Different outcome from seemingly equivalent implementation of PySpark transformations

Question

I have a set of spark dataframe transforms which gives an out of memory error and has a messed up sql query plan while a different implemetation runs successfully.

%python
import pandas as pd
diction = {
    'key': [1,2,3,4,5,6],
    'f1' : [1,0,1,0,1,0],
    'f2' : [0,1,0,1,0,1],
    'f3' : [1,0,1,0,1,0],
    'f4' : [0,1,0,1,0,1]}
bil = pd.DataFrame(diction)
# successfull logic
df = spark.createDataFrame(bil)
df = df.cache()
zdf = df
for i in [1,2,3]:
  tempdf = zdf.select(['key'])
  df = df.join(tempdf,on=['key'],how='left')
df.show()
# failed logic
df = spark.createDataFrame(bil)
df = df.cache()
for i in [1,2,3]:
  tempdf = df.select(['key'])
  df = df.join(tempdf,on=['key'],how='left')
df.show()

Logically thinking there must not be such a computational difference (more than double the time and memory used). Can anyone help me understand this ?

DAG of successful logic:

DAG of failure logic:

Answer 1

I'm not sure what your use case is for this code, however the two pieces of code are not logically the same. In the second version you are joining the result of the previous iteration to itself three times. In the first version you are joining a 'copy' of the original df three times. If your key column is not unique, the second piece of code will 'explode' your dataframe more than the first.

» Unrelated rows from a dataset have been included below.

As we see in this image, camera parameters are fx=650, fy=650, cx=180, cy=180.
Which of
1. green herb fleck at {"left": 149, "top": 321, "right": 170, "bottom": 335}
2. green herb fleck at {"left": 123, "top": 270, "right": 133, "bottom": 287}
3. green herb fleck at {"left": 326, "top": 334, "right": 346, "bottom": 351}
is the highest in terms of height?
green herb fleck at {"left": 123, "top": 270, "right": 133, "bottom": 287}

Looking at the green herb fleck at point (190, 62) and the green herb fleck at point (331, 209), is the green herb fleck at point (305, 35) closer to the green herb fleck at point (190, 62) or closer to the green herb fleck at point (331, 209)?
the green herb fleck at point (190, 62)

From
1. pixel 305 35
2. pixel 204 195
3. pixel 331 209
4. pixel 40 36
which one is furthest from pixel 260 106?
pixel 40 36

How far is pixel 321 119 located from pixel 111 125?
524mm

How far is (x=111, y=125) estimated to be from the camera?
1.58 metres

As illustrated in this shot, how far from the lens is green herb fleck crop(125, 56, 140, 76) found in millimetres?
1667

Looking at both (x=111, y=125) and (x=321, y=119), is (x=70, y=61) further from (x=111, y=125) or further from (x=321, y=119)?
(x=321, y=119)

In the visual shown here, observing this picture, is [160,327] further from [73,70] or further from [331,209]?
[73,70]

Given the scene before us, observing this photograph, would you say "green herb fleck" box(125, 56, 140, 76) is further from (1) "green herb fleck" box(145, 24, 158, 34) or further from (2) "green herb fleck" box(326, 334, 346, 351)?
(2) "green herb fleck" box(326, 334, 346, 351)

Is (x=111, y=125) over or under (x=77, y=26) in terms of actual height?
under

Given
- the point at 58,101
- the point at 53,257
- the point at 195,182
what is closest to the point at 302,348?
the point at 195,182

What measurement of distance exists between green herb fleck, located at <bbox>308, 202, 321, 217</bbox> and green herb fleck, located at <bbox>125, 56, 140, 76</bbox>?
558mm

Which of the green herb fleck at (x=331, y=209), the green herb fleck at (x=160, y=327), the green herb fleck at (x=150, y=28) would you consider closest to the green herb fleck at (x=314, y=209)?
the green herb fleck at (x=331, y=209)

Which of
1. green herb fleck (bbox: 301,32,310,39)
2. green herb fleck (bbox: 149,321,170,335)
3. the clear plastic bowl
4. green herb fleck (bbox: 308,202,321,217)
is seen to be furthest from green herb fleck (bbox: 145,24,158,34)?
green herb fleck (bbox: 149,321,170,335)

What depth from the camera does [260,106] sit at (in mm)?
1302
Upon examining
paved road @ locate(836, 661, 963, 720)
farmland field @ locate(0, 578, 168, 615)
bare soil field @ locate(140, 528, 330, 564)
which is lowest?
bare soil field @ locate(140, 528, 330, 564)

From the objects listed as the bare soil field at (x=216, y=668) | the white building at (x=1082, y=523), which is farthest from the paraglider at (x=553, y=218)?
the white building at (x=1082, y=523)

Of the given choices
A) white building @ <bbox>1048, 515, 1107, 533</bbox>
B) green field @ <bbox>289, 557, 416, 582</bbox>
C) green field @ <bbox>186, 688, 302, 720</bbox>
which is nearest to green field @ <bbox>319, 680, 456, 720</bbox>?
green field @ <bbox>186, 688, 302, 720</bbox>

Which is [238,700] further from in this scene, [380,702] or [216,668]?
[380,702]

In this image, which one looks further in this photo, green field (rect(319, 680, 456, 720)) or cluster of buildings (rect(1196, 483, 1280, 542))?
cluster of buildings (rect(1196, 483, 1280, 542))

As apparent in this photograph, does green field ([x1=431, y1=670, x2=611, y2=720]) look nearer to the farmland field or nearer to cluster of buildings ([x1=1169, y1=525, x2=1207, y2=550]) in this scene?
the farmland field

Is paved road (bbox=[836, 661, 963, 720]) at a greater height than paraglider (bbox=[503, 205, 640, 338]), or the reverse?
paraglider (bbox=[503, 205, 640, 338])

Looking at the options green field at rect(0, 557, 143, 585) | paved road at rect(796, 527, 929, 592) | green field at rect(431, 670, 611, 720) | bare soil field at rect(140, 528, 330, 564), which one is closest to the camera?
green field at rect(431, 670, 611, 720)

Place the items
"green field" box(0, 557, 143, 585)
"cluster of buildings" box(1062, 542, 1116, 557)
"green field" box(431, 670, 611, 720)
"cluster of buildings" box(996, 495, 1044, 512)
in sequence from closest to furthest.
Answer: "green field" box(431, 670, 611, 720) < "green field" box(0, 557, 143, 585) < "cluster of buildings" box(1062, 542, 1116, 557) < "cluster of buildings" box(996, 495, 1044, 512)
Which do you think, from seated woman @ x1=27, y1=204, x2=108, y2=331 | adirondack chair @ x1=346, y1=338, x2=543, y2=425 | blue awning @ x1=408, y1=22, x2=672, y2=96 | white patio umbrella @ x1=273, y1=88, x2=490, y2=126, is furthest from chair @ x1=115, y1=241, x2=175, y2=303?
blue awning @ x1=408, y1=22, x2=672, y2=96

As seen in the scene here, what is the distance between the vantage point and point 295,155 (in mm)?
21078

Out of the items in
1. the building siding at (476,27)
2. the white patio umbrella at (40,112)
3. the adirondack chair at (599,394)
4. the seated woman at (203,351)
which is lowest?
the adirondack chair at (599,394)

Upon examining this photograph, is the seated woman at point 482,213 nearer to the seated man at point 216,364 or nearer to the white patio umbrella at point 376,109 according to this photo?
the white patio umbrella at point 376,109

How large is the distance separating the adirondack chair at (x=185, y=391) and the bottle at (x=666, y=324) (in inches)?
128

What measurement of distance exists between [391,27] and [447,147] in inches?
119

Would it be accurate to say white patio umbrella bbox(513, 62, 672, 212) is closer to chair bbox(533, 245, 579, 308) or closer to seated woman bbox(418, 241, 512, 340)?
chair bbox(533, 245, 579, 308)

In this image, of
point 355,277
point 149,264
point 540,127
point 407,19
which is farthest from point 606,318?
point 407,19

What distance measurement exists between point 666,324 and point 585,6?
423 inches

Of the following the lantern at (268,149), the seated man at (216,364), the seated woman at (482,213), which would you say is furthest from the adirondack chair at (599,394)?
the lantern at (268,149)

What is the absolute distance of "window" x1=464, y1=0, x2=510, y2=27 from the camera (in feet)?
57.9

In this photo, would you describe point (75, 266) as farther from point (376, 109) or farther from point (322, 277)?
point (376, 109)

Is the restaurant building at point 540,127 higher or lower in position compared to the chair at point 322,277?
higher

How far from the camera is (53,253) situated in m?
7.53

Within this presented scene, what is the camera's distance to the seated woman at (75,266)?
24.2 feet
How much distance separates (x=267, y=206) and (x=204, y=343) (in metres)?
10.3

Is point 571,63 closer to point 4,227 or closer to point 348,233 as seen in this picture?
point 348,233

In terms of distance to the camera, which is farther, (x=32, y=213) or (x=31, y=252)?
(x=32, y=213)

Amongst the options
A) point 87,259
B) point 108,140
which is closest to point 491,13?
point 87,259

To make this more clear we can make a simple example below where we have a non-unique key value. Taking your second example:

df = spark.createDataFrame([(1,'a'), (1,'b'), (3,'c')], ['key','val'])
for i in [1,2,3]:
  tempdf = df.select(['key'])
  df = df.join(tempdf,on=['key'],how='left')
df.count()

>>> 257

And your first piece of code:

df = spark.createDataFrame([(1,'a'), (1,'b'), (3,'c')], ['key','val'])
zdf = df
for i in [1,2,3]:
  tempdf = zdf.select(['key'])
  df = df.join(tempdf,on=['key'],how='left')
df.count()

>>> 17